Kemper put on a suit and traveled to New York. The Polo marketing executives were impressed by his boy-next-door manner, his nerdy/sexy/preppy good looks, and his self-confidence. Kemper’s athletic talent was genuine, moreover, as was his sense of timing: Triathlon would be featured prominently during the 2000 Olympics, not long after Polo rolled out its new line of RLX performance sportswear. The executives recognized a perfect fit and signed Kemper to an exclusive sponsorship deal. (He declines to say what it’s worth.)
Kemper displays only the Polo logo during a race. No tacky, tricked-out plastering of logos across his bike, wetsuit, and singlet. He needn’t fuss with the competing, time-consuming demands of multiple sponsors. Most important, Polo pays him a stable salary that, while hardly up to major-sport standards, matches what a bright, aggressive, recent college grad might earn in the business world. Even before he dove into the water for his first professional triathlon two years ago, Kemper had achieved a level of comfort and security that Radkewich had never approached during five difficult years in the sport. It took Kemper just a few months to make good on Polo’s investment. After a slow start, he capped the 1998 season by winning the national championships and being named USA Triathlon’s Rookie of the Year. In May 1999, Kemper won a major race in Arizona and the next week locked horns with Greg Welch at the Oceanside triathlon.
“We came out of the bike nose to nose and set out running on a loop course,” Kemper recalls. “I knew I was capable of racing well, but facing Welch like that, just the two of us, was more than I bargained for. On the last loop we were stride to stride, hammering, and I was able to outkick him in the end. It was like…” Kemper straightens from his handlebars and jabs his fist into the dank, fetid air of the apartment. “It was indescribable, the greatest feeling in the world.” He shakes his head. “That was an amazing day.”
The room goes quiet, the men again settling into the whir of their searing simulated climb through the mountains.
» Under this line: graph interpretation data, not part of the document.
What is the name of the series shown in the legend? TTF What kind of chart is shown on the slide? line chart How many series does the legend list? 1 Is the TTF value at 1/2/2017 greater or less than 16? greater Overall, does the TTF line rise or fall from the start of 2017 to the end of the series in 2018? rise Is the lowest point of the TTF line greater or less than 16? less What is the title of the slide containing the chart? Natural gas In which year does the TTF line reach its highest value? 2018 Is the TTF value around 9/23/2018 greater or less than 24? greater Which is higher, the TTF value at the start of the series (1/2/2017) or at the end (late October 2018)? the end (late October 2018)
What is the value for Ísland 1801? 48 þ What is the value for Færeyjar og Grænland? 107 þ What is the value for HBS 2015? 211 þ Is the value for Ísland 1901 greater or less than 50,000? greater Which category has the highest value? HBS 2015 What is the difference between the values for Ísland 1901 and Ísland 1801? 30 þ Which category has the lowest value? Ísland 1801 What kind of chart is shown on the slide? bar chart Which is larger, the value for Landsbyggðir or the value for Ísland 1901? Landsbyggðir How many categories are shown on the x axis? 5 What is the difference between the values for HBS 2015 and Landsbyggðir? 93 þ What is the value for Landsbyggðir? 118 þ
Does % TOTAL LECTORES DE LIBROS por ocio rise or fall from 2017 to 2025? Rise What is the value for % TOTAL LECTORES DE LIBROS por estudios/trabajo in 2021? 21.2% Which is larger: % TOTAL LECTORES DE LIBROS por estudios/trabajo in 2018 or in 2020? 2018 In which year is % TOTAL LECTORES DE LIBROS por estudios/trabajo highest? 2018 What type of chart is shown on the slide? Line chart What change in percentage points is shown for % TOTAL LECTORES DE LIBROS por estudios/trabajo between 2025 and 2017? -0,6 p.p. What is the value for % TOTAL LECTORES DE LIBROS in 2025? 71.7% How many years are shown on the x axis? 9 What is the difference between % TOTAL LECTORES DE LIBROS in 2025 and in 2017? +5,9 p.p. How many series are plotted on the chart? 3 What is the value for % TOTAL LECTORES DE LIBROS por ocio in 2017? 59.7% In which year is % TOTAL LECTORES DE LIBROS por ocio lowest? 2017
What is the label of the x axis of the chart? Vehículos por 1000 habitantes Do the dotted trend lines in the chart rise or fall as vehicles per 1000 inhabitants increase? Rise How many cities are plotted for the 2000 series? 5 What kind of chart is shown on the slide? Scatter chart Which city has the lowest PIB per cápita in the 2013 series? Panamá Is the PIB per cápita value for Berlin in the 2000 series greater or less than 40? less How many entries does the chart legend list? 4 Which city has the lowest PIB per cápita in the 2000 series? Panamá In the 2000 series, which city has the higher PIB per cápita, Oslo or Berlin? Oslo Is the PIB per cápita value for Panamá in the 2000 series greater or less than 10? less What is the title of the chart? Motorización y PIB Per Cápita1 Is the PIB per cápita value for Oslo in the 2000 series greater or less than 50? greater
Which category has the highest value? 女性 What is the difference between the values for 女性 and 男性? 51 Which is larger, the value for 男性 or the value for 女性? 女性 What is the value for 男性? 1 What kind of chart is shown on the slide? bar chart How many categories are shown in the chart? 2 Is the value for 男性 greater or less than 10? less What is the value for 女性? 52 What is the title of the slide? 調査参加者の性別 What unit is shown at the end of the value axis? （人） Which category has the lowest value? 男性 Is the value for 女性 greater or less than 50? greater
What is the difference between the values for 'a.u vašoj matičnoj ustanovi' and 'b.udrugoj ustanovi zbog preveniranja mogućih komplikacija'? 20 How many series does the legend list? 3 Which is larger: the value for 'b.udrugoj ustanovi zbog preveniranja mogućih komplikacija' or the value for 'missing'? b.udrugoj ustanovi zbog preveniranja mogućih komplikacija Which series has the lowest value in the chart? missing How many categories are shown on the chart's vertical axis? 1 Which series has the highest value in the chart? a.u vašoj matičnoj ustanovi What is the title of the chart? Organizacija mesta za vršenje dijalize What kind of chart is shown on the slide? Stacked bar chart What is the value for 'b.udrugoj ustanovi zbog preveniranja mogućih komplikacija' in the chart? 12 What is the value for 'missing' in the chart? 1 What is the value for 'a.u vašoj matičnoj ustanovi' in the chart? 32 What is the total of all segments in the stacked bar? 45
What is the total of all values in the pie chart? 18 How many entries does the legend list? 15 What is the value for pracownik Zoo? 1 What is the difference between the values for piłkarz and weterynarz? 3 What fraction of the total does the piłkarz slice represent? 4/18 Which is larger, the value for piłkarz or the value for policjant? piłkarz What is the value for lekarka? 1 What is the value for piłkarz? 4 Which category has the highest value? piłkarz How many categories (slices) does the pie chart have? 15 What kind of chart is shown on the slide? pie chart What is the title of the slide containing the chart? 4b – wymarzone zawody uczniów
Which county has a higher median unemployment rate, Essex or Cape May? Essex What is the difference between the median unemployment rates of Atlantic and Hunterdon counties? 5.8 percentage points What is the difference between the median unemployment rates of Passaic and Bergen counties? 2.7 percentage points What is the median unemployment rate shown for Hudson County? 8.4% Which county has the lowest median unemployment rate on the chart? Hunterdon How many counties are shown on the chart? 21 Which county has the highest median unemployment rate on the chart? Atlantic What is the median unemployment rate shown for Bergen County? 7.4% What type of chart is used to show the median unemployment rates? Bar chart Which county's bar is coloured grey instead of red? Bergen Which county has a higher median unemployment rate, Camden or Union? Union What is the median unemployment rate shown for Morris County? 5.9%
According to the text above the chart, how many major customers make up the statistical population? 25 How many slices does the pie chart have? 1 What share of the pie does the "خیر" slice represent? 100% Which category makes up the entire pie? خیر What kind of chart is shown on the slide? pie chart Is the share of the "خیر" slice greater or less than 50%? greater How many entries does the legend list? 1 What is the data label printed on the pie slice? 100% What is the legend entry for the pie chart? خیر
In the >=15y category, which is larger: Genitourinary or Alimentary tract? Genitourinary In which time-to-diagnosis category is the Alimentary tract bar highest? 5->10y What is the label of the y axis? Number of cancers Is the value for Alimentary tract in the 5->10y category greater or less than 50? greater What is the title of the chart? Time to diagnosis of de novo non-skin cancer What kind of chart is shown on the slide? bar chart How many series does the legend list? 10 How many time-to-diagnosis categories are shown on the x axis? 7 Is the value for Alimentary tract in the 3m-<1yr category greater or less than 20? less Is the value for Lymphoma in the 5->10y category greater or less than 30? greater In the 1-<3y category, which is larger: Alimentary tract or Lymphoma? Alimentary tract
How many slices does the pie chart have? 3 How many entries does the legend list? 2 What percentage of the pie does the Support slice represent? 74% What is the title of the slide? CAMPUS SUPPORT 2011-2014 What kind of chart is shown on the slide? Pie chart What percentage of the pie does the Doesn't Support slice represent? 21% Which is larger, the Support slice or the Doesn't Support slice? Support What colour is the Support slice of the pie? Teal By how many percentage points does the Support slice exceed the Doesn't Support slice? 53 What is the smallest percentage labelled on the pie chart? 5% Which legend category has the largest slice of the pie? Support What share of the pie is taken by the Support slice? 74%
“At the end of last season, Polo called me up and said they wanted to pay me more money and extend my contract to run past the Olympics,” Kemper goes on, pitching his voice below the video’s sound track. For a moment he focuses on his cycling. Then, very softly, he adds, “That kind of support is crucial. That made me feel good.”
Radkewich, meanwhile, seems to have lost himself in Slap Shot, which is approaching its climax. He pedals hard, eyes riveted on the screen, absorbed in the story of a fictional hockey team’s ten-hour bus rides through the boonies; of three teammates forced to share a shabby hotel room; of a season’s accrued losses graced by sporadic flashes of mastery. He doesn’t need to spell out the similarities between the characters’ lives and his own. Nor does he have to voice the central fact of his lifelong relationship with Hunter Kemper.
They are not quite friends, and as long as they pursue the same peculiar, unforgiving profession, they probably never will be. They differ in age, temperament, and fortune. They share boyhood memories, a passionate but repressed rivalry, and for the next half-hour, this sweat-rank living room. Like a lot of brothers, Radkewich and Kemper are stuck with each other.